== Brief 1 ==
Answer these questions using the review of the comic finalists:
(a) How many of the five finalists are web comics?
(b) Who drew The Sandman: Overture?
(c) What is the fictional nation Mark travels to in The Divine?
== Brief 2 ==
Summarize the review of the comic finalists in two sentences.
== Brief 3 ==
Copy out the review of the comic finalists from "Of the five" to "that needs saying.".

*** Page text Section Begins ***

Of the five finalists in this category, three are graphic novels/narratives and two are web comics. The first of the graphic novels is Neil Gaiman's The Sandman: Overture, drawn by J.H. Williams III. Most people have suggested that this is the odds-on favourite, and it's easy to understand why. First and foremost, it's The Sandman, and when you consider that even I have read The Sandman and been blown away by it, that's saying something. This prequel is a more mature work, in which Dream must take responsibility for a decision that will result in the end of the universe unless he can find a way to correct his error. It's thoughtful and beautiful and powerful and the story and art are so amazingly wound together and support each other. It is another masterpiece from Gaiman, and there's not really much more that needs saying.

The Divine, written by Boaz Lavie, with art by Asaf Hanuka and Tomer Hanuka, is an interesting piece. Inspired by a photograph of 12-year old twin child soldiers who were leaders of an army of Karen refugees fighting a war of resistance against the state of Myanmar, the story has been transmuted in the creator's hands into a narrative focused on Western (specifically American) involvement in Asia and its backing of exploitative and genocidal regimes. Mark, a former demolitions technician, is persuaded by an army buddy to join a short but highly paid mission to the (fictional) nation of Quanlom. Once there, he finds himself in the midst of a battle between government forces that want to explode a volcano to access the mineral wealth inside and a child army that is all that remains of the indigenous people who sought to preserve their way of life. Magic confronts bullets, as Mark chooses to side with the indigenous people. Intriguing story, decent art, but unfortunately the characterisation falls short. Mark's friend Jason is a caricature of the ugly American soldier, and the children are somehow made too supernatural to be sympathetic.

*** Page text Section Ends ***
*** Material shown Section Begins ***

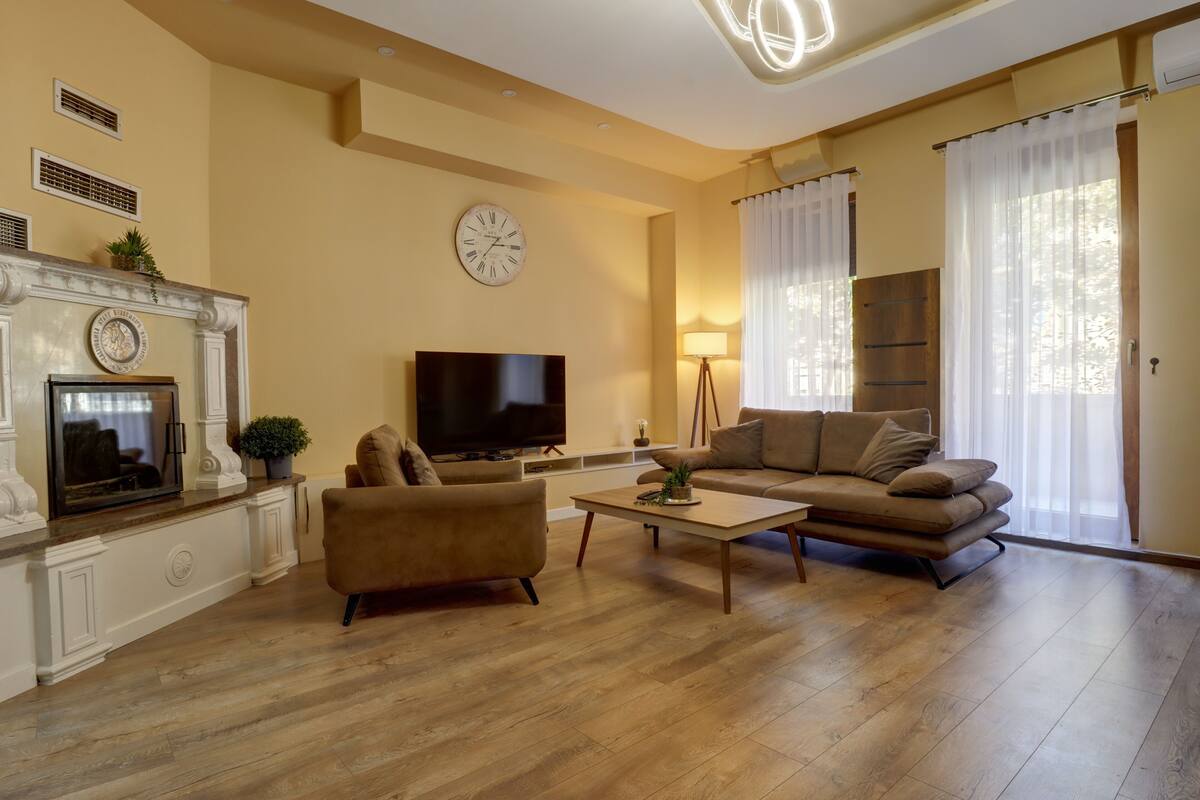 Een woonkamer met een open haard, een televisie, een bank en een salontafel.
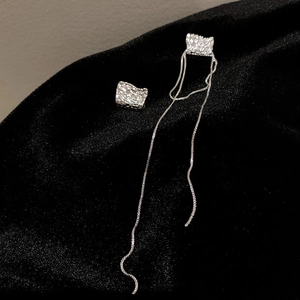 Détail de boucles d'oreilles géométriques argentées avec longues franges sur tissu noir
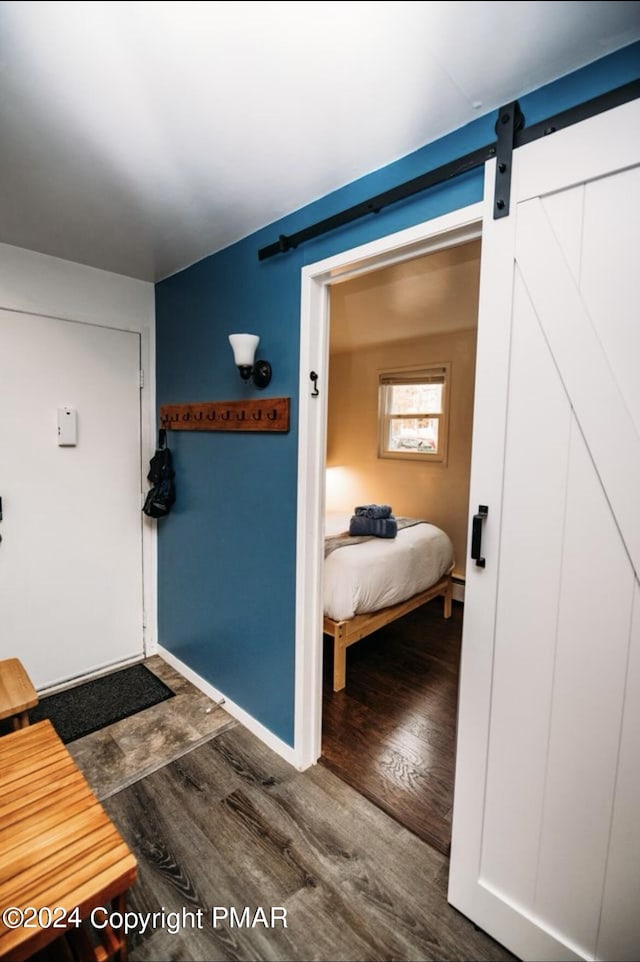 interior space with wood finished floors, baseboards, and a barn door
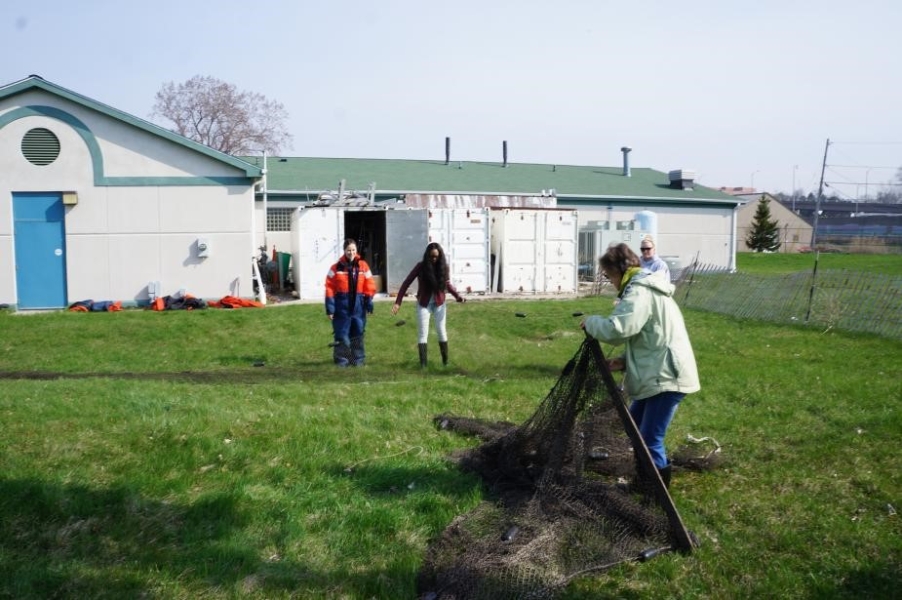 People standing in a field setting up a large net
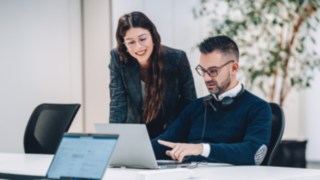 Zwei Mitarbeitende tauschen sich vor einem Laptop aus, was wirkungsvolles Teamwork mit direktem Einfluss auf die Effizienz und Nachhaltigkeit globaler Lieferketten in der Intralogistik symbolisiert. 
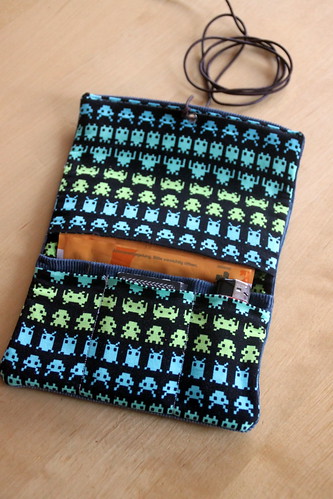 space invaders tobacco pouch.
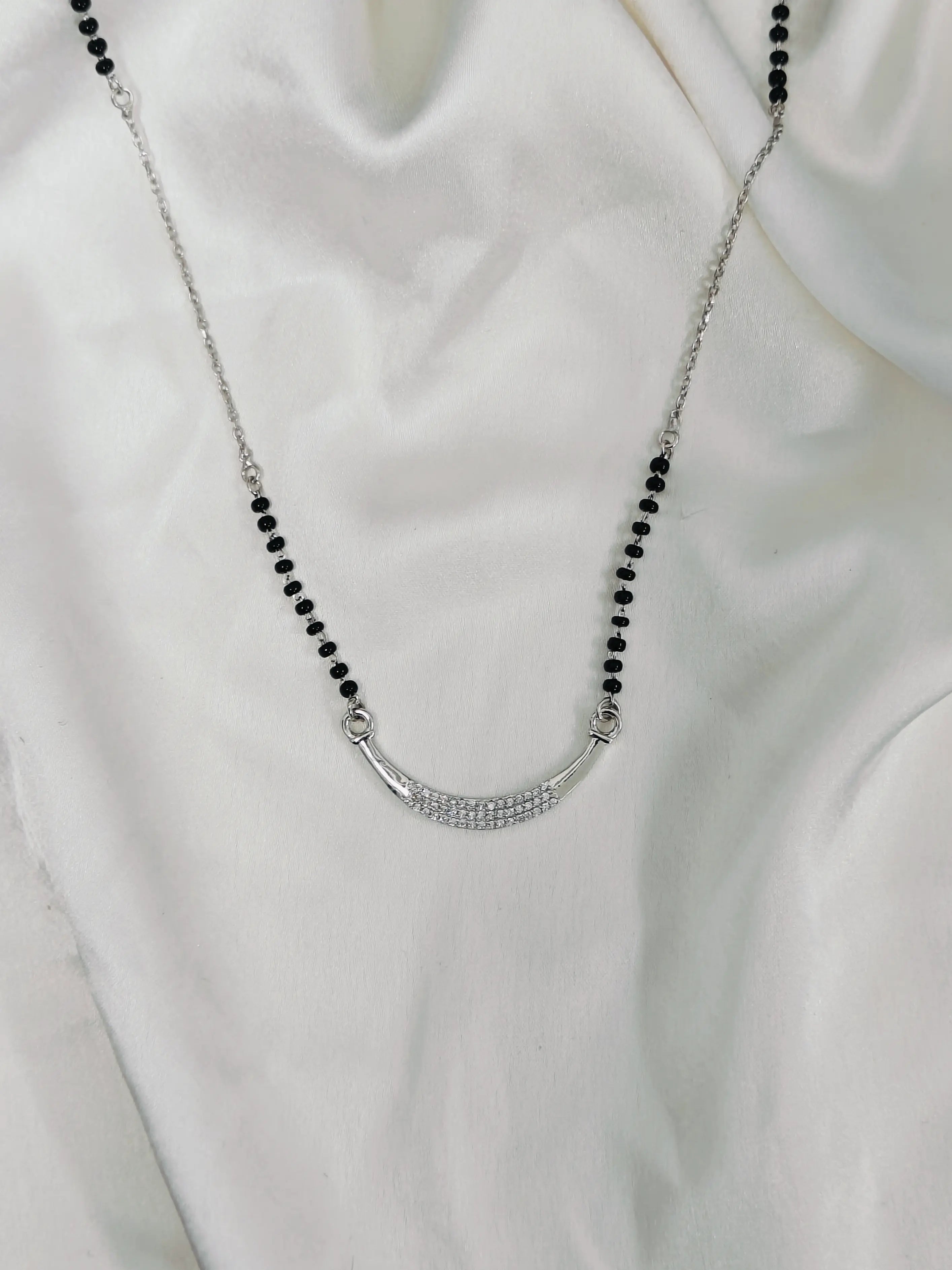 Necklace with black beads and a silver clasp on a white background
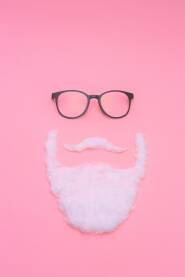 Muškarac sa crnim naočalama, biijelim brkovima i bradom na roze, pink podlozi, hipster, koncept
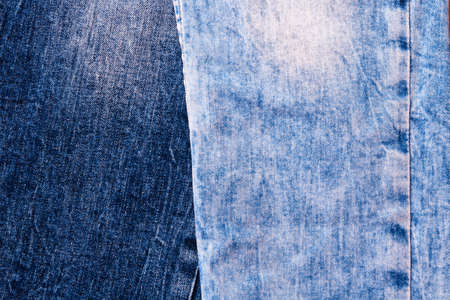Denim texture close up background, blue and dark blue jeans textureの写真素材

*** Material shown Section Ends ***

== Written reply 1 ==
(a) Two.
(b) J.H. Williams III.
(c) Quanlom.

== Written reply 2 ==
The review calls Neil Gaiman's The Sandman: Overture, drawn by J.H. Williams III, the widely suggested favorite and another masterpiece, praising how closely its story and art are wound together. It finds The Divine, written by Boaz Lavie with art by Asaf Hanuka and Tomer Hanuka, an intriguing story with decent art but weak characterization.

== Written reply 3 ==
Of the five finalists in this category, three are graphic novels/narratives and two are web comics. The first of the graphic novels is Neil Gaiman's The Sandman: Overture, drawn by J.H. Williams III. Most people have suggested that this is the odds-on favourite, and it's easy to understand why. First and foremost, it's The Sandman, and when you consider that even I have read The Sandman and been blown away by it, that's saying something. This prequel is a more mature work, in which Dream must take responsibility for a decision that will result in the end of the universe unless he can find a way to correct his error. It's thoughtful and beautiful and powerful and the story and art are so amazingly wound together and support each other. It is another masterpiece from Gaiman, and there's not really much more that needs saying.